The Google Compute Engine public cloud outage commenced at 10:40 p.m. Pacific time on Wednesday (Feb. 18); traffic loss was stopped and normal traffic levels resumed at about 1:20 a.m. local time on Thursday (Feb. 19), according to a company statement released later in the day.
Given the time span, Asian public cloud customers were probably affected the most by the service interruption, although reports said a European online grocer was among those affected. Regardless of time of day, however, a public cloud outage of this magnitude forces hyper-scale cloud providers like Google to scramble.
"At the time of the outage we saw a significant degradation of web performance across virtually all business sectors, an indication that organizations using Google’s cloud infrastructure encountered difficulties beyond their control to fix," noted digital performance analyst David Jones of cloud application tracker Dynatrace.

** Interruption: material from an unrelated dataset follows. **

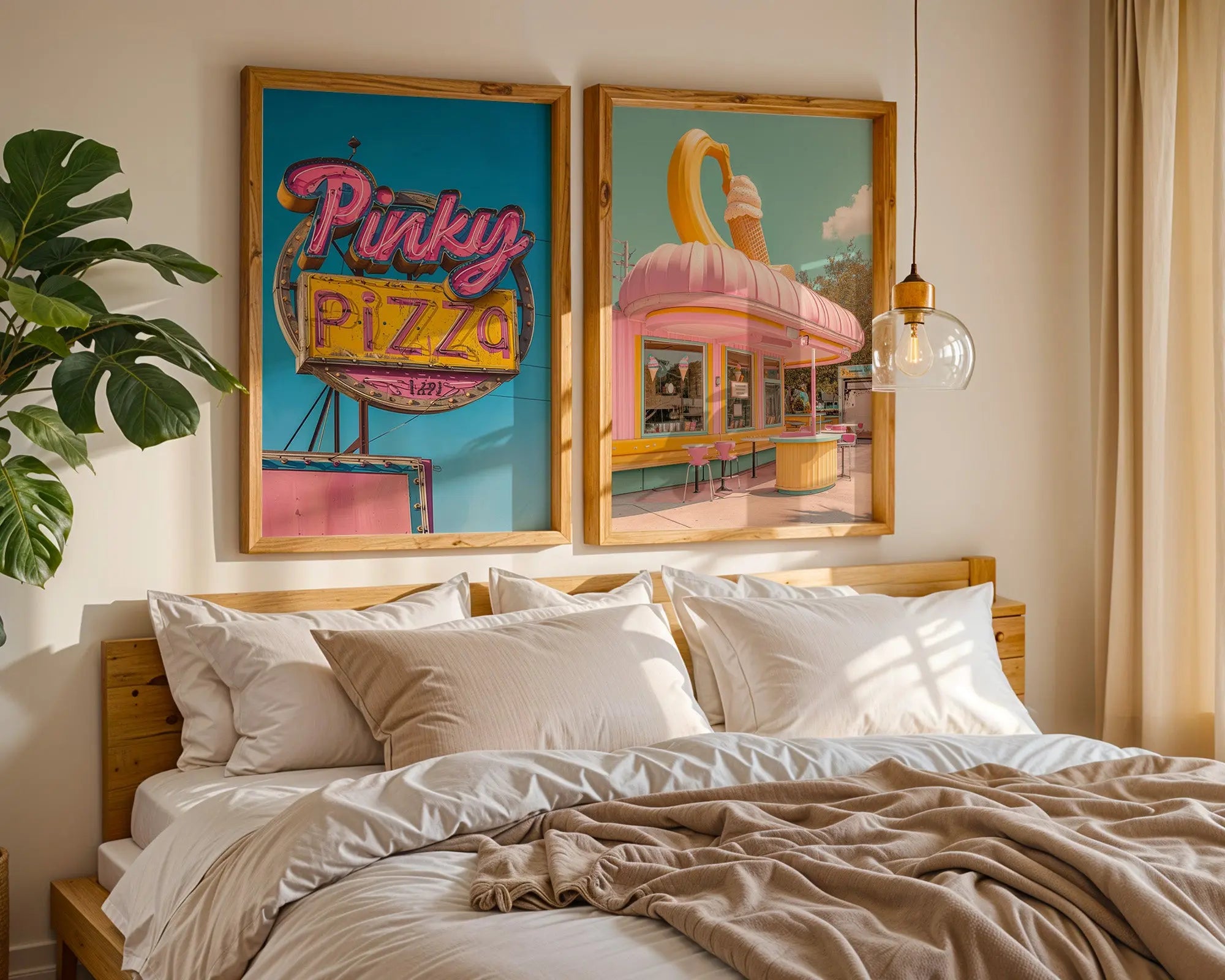 Colourful Prints | Retro Diner Prints Set | Pink Pizza, Ice Cream Parlour Wall Art (Set of 2) wall art print, modern home decor, unframed artwork by Nomad & Nest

In a status report, Google said the "preliminary" root cause of the outage was traced to the Compute Engine's virtual network for VM outgoing traffic. The company said the network stopped issuing routing information. The precise cause of the interruption "is still under active investigation," Google said. "Cached route information provided a defense in depth against missing updates, but [Google Compute Engine] VM egress traffic started to be dropped as the cached routes expired."
Once its virtual network started dropping packets, Google engineers began reloading all routing information about 45 minutes after the outage was first spotted. They were able to force a reload to fix the networking issue about an hour after the issue was identified and before all routing entries had expired, the search giant said.

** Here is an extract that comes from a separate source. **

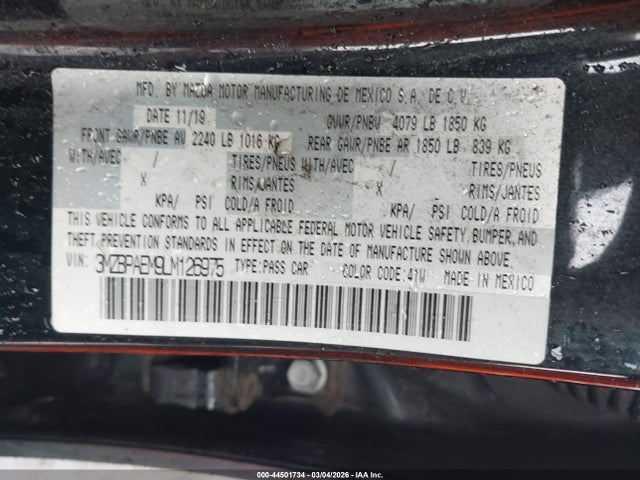Продажа на аукционе авто 2020 Mazda Mazda3 Premium Package, vin: 3MZBPAEM9LM126975, номер лота: 44501734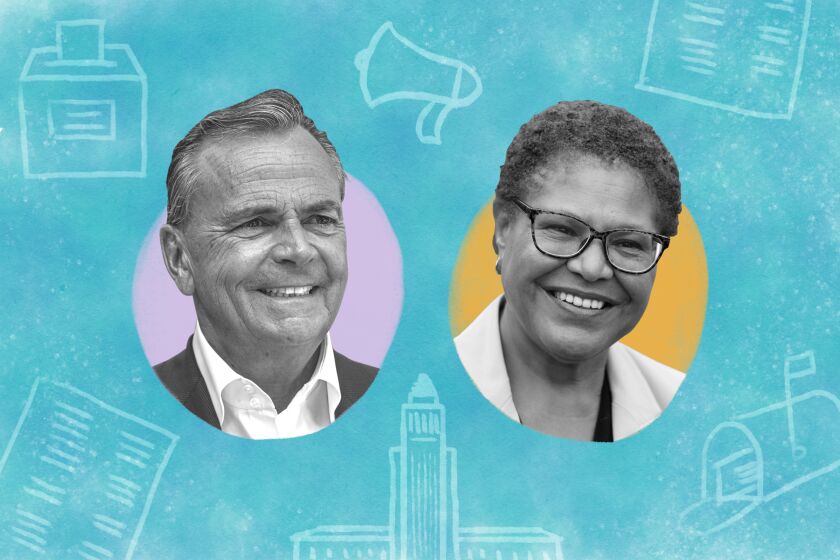 headshots of Rick Caruso and Karen Bass surrounded by illustrated election icons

Once the fix was in place on early Thursday morning, Google engineers extended the expiration lifetime of the network routing entries from several hours to a week. That stopgap is intended to give engineers enough time to develop a long-term fix should the routing problem surface again.
According to cloud service status tracker CloudHarmony, Google Compute Engine was down for just under two hours. The global outage effected customers in East Asia, Western Europe and the central U.S.
Jones, the cloud performance analyst, called the Google outage "a prime example of the role third-parties play in businesses’ digital strategies, and the vulnerabilities they face if they do not have the ability to detect and respond immediately to ensure their end users are not impacted."
He added that this week's outage is not an isolated incident, noting that Amazon Web Services and especially Microsoft Azure suffered major outages last year.
Public cloud vendors are hammered when their services are down for just a few hours. In January, Verizon Cloud was down for entire weekend for what the company termed a "seamless upgrade" to a "pure virtualized infrastructure." Despite the fact that the outage was planned to upgrade the enterprise-class infrastructure to prevent future outages, the carrier took heavy fire for failing to alert customers about the planned maintenance.